Here the teams of white-clad porters in their gay boaters, carrying their enormous trays of cheeses, caught his fancy, so that they spent the rest of the morning there, sampling the cheese, buying highly coloured postcards and talking to any number of English and American tourists. Aunt Bess would have hated it, Jenny decided, prising Oliver away from a large family of children with the promise of lunch.
They went to the Schuyt restaurant on the Stationsplein and had a splendid meal; not perhaps well balanced, but very satisfying, especially for Oliver, who was of an age to enjoy potat frites with mustard pickles, followed by an enormous ice, rainbow-hued and smothered in whipped cream.
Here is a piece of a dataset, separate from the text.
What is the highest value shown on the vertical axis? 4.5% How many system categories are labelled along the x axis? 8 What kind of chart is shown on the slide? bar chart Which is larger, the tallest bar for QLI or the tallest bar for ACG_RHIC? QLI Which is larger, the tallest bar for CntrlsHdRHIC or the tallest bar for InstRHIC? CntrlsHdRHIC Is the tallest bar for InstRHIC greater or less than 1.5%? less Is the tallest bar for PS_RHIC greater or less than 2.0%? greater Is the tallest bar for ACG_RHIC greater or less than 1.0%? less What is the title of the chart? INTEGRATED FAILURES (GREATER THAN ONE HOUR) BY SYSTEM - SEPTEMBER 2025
They were strolling away from this repast, trying to decide whether to find the house with the cannon ball still in its wall—a relic of the Spanish Occupation—or go back for another sight of the figures prancing round the clock tower, when Jenny’s suggestion that there was ample time to do both decided them to go in search of the cannon ball first, so they started off in its general direction.
But once over the bridge at the end of the main street they became quite lost. But it was a small town and they hadn’t strayed far and there was plenty to look at as they wandered along. They found the house at last, paid their admission and started up the narrow little staircase. There were two or three rooms on each landing, all furnished in the style of a bygone age. Oliver, completely enraptured, peered and explored, begging Jenny to look at a dozen things at a time. ‘Cheese, and now this!’ he exclaimed ecstatically, and went on to the little landing to peer over the rail at the head of the stairs. ‘Someone’s coming up,’ he informed her, and then gave a great shout. ‘Professor van Draak—did you mean to come? How did you know we were here? Where’s Mummy?’